### Problem
Copy everything from the start of the items down to the line containing "point (35, 4), point", changing "nearer" to "closer" and leaving all else the same.

### Records for the exercise
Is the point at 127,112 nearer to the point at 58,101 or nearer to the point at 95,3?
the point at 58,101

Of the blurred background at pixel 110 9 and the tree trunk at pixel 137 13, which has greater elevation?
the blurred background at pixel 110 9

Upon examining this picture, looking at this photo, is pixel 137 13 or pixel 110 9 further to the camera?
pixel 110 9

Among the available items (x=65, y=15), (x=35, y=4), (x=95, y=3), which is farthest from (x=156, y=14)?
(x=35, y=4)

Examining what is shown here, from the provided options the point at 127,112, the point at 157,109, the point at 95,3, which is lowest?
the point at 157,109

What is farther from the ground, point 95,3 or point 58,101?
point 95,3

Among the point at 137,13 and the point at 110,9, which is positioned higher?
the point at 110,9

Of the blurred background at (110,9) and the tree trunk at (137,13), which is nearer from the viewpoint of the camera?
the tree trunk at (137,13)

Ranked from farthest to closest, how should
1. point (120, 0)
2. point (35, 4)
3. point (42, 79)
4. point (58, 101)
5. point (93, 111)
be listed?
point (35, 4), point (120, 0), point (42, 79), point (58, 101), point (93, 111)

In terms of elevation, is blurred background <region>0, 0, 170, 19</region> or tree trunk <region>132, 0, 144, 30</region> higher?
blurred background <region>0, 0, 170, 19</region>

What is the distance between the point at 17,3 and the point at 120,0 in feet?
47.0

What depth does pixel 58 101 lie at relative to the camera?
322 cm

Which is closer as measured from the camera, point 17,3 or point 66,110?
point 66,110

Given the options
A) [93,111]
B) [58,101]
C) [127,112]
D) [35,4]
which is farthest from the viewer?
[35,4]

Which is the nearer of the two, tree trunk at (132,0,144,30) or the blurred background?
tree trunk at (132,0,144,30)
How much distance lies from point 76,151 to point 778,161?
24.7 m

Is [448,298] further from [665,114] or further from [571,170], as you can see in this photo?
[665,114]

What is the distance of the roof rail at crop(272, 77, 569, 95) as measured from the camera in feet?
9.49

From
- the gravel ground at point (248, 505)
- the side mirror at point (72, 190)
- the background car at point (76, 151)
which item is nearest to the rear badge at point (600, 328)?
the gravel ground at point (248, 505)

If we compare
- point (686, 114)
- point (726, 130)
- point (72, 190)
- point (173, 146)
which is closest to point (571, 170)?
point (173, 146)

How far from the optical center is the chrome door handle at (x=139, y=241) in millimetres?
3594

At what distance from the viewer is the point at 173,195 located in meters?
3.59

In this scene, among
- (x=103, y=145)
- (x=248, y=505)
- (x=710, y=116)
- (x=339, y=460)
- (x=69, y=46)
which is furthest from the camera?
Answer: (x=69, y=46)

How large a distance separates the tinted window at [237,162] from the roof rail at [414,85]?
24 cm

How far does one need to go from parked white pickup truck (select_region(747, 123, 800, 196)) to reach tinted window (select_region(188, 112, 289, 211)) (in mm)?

### Exercise output
Is the point at 127,112 closer to the point at 58,101 or closer to the point at 95,3?
the point at 58,101

Of the blurred background at pixel 110 9 and the tree trunk at pixel 137 13, which has greater elevation?
the blurred background at pixel 110 9

Upon examining this picture, looking at this photo, is pixel 137 13 or pixel 110 9 further to the camera?
pixel 110 9

Among the available items (x=65, y=15), (x=35, y=4), (x=95, y=3), which is farthest from (x=156, y=14)?
(x=35, y=4)

Examining what is shown here, from the provided options the point at 127,112, the point at 157,109, the point at 95,3, which is lowest?
the point at 157,109

What is farther from the ground, point 95,3 or point 58,101?
point 95,3

Among the point at 137,13 and the point at 110,9, which is positioned higher?
the point at 110,9

Of the blurred background at (110,9) and the tree trunk at (137,13), which is closer from the viewpoint of the camera?
the tree trunk at (137,13)

Ranked from farthest to closest, how should
1. point (120, 0)
2. point (35, 4)
3. point (42, 79)
4. point (58, 101)
5. point (93, 111)
be listed?
point (35, 4), point (120, 0), point (42, 79), point (58, 101), point (93, 111)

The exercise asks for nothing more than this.